Falo, neste caso, das lutas estudantis para um ensino superior universal e
gratuito. Esta luta hereditária da geração de 60 é constante e desconcertante para alunos e
sucessivos governos.
Mas primeiro um pouco de história.
Primeiras menções a manifestações
As primeiras manifestações de estudantes de que se tem notícia, num contexto social são, confinadas à cidade de
Coimbra, em 1861, não só pelo facto que durante séculos Portugal só tinha uma
Universidade, mas também devido à taxa de analfabetismo e pouca frequência
escolar nos quatro anos existentes. Esta cidade era o local, por excelência,
onde se formavam futuras personalidades do poder político português. A Sociedade o Raio
(1861-1864), mais
tarde chamada Rolinada(1864), é uma referência
no meio estudantil de Coimbra de então para um associativismo estudantil e contestatário, onde se
destaca a luta contra o Reitor Basílio Alberto com a sua reforma de
ciência e costumes estudantis. Esta Sociedade lança um
manifesto-proclamação redigido por Antero de Quental que é assinado por metade dos estudantes.

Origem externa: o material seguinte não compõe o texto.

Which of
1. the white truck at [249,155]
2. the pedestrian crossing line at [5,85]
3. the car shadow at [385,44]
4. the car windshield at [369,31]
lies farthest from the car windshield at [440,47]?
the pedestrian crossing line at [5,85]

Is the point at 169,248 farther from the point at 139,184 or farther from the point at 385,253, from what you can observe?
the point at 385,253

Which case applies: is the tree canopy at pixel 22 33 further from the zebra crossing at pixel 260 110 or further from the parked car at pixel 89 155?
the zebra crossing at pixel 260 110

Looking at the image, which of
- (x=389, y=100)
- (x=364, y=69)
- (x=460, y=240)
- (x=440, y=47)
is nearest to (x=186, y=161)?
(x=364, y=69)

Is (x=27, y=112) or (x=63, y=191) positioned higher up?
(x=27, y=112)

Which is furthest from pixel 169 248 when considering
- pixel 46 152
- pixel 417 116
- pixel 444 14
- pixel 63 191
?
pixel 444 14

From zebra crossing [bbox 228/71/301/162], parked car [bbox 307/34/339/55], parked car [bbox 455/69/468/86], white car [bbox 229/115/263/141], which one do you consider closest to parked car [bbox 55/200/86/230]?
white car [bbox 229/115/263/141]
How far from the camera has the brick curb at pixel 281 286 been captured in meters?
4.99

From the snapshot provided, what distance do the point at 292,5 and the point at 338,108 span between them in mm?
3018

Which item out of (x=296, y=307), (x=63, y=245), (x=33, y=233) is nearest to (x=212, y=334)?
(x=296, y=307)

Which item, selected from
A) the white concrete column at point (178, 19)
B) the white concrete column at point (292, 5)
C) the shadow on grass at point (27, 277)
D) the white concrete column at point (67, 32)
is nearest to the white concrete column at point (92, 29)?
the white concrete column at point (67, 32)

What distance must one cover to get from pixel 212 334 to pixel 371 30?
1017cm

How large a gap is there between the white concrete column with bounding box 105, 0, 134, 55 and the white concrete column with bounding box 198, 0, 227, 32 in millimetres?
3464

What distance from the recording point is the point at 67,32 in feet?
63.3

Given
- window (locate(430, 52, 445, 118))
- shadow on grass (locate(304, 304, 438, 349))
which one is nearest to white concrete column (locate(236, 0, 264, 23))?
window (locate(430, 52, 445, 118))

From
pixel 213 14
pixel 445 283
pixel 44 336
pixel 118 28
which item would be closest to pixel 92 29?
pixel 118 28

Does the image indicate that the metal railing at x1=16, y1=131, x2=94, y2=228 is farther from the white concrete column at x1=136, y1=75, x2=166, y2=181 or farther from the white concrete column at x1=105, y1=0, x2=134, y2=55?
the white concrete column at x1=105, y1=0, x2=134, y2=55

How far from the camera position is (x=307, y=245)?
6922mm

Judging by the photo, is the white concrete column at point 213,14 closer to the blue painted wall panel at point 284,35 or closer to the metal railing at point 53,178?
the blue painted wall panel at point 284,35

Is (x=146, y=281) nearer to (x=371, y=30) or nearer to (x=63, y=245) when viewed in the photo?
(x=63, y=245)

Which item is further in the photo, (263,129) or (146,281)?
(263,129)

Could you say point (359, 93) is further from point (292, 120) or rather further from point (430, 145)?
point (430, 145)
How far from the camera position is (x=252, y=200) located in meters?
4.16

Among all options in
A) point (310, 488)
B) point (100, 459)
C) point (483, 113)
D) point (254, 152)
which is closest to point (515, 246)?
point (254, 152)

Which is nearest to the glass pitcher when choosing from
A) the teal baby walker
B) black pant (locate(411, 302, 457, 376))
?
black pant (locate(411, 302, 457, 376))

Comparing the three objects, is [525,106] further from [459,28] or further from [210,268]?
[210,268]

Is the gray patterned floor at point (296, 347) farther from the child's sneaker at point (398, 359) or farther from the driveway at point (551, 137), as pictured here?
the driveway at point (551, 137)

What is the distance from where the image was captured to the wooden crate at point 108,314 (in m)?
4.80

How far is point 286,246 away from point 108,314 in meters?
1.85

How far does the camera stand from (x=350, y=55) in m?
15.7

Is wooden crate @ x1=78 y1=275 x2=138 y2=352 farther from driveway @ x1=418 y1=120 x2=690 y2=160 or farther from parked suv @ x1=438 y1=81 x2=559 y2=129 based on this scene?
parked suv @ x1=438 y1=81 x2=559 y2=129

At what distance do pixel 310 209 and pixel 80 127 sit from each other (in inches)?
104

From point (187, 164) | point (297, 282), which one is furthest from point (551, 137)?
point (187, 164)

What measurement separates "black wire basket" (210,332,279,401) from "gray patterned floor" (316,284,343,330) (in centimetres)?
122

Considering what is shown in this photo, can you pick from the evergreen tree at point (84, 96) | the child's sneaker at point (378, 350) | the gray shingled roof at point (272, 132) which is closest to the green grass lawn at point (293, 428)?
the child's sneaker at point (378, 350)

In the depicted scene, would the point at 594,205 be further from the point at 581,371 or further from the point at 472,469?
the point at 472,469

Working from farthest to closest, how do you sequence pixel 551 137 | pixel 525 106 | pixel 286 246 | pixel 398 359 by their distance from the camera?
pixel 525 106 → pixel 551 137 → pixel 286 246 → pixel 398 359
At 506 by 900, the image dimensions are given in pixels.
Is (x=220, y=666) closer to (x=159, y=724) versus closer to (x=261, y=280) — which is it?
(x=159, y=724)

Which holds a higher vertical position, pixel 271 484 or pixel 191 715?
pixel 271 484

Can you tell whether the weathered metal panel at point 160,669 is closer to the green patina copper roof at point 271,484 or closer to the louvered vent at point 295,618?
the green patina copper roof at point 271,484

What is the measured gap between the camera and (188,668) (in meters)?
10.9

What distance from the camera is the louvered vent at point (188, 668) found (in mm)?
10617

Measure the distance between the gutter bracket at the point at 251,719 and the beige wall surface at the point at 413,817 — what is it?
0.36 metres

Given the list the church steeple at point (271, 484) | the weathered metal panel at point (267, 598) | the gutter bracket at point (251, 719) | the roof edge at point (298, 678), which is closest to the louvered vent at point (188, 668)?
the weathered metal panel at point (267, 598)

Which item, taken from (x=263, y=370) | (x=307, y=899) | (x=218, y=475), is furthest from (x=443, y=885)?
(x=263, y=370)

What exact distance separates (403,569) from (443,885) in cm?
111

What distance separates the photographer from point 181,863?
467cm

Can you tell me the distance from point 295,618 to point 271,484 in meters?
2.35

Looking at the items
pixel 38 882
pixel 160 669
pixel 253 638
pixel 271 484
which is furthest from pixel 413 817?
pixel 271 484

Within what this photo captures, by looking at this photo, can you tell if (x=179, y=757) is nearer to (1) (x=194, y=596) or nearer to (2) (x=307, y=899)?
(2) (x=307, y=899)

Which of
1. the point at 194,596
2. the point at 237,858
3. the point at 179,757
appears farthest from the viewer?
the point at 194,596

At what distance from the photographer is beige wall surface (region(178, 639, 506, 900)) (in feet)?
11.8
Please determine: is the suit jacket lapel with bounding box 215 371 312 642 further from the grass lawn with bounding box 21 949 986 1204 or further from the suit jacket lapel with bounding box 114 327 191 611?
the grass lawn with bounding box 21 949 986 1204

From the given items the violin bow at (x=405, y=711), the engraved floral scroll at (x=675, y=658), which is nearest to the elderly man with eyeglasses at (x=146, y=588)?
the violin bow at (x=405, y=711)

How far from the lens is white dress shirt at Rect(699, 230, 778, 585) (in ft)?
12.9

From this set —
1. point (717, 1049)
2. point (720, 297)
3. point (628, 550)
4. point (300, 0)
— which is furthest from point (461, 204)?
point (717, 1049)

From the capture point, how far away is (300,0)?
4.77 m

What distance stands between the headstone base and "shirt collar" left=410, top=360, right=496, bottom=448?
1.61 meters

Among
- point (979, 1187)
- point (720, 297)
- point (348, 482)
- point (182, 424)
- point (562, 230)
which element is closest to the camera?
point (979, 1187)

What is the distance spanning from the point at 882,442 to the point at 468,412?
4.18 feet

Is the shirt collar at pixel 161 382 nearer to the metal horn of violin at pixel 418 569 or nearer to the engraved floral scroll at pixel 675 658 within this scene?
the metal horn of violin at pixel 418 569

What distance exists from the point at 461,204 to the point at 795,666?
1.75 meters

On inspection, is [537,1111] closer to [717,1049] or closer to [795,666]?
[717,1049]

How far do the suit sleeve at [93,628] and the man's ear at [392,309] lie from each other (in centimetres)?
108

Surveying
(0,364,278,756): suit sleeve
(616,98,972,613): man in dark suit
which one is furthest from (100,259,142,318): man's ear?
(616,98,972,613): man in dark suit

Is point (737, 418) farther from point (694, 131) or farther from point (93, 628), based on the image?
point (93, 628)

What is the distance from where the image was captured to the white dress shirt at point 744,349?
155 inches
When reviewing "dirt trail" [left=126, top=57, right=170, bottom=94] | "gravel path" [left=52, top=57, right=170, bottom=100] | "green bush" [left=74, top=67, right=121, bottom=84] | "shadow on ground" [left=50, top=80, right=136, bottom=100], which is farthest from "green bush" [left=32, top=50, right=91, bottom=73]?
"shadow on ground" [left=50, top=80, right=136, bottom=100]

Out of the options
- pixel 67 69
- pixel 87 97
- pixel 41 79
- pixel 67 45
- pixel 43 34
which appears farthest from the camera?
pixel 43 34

Voltamos a ouvir falar de manifestações dos estudantes em 1907, com a greve
geral académica que se vê incapaz de contestar as estratégias mais
conservadoras, mas que lhe confere uma dimensão nacional tendo alcançado
ligação a Liceus e escolas superiores então formadas. Também ganharam uma tendência para suscitar a
alteração das políticas
governamentais para a educação pública, pela primeira vez, em particular para a
universitária.
Mais tarde em 1910, Coimbra assiste a várias escaramuças devido à Revolução
Republicana, mas que traz alguma igualdade entre professores e alunos, pois
Manuel Arriaga, recém-empossado reitor, sem qualquer insígnia universitária, anuncia a
facultatividade da capa e batina em cerimónias universitárias. Para além de uma contestação em prol
de uma igualdade e representação, que veio a falhar, dentro dos órgãos da universidade,
as movimentações estudantis também tinham uma segunda tendência que era suscitar nas políticas governamentais
um ensino público,
em especial o ensino superior. Claro está para todos que, esta cidade
tinha, e ainda hoje tem,
uma terceira tendência
que é puramente politica.
“Sua Ex.ª, Senhor Presidente da República, dá-me
licença que use da palavra”
Passaram-se cerca de cinquenta anos e alguma instabilidade político-económica no
país, duas guerras mundiais e a visão que tenho é que há um retrocesso no
que diz respeito à então chamada “Democratização do Ensino Superior”, pois
Salazar ficou quarenta anos no poder e proibiu o direito à reunião e à
liberdade de imprensa, embora as Associações de Estudantes passassem um pouco à
margem dessas leis. Em 1944,
a eleição de Salgado Zenha,
que foi eleito em assembleia geral de alunos, deu alguma esperança ao espírito estudantil e durou dez anos. Mas, como era de se esperar, nos anos seguintes
círculos mais conservadores se seguiram e recuaram nestas regalias. Em 1956 o Governo
elabora o decreto-lei 40 900, que instituía uma normativa semelhante à que vigora no mundo
sindical para regulamentar
o meio das Associações de Estudantes e, assim, pôr a eleição das mesmas sob o
controlo do Estado. Embora a normativa não tenha sido aprovada, graças ao
bloqueio estudantil, o Governo consegue a sua afirmação com o decreto 44 632 adotado depois da crise
académica de 1962. Porém, a sua aplicação prática era motivo de polémica entre as
autoridades e estudantes, pairando sempre como uma ameaça. É nesse mesmo ano
que as comemorações do Encontro
Nacional do Estudante (na época celebradas a 9 de março), são proibidas por se pensar na época,
que do corporativismo estudantil, que defende um lugar próprio para as
associações de estudantes, a um sindicalismo estudantil, ser um pequeno passo.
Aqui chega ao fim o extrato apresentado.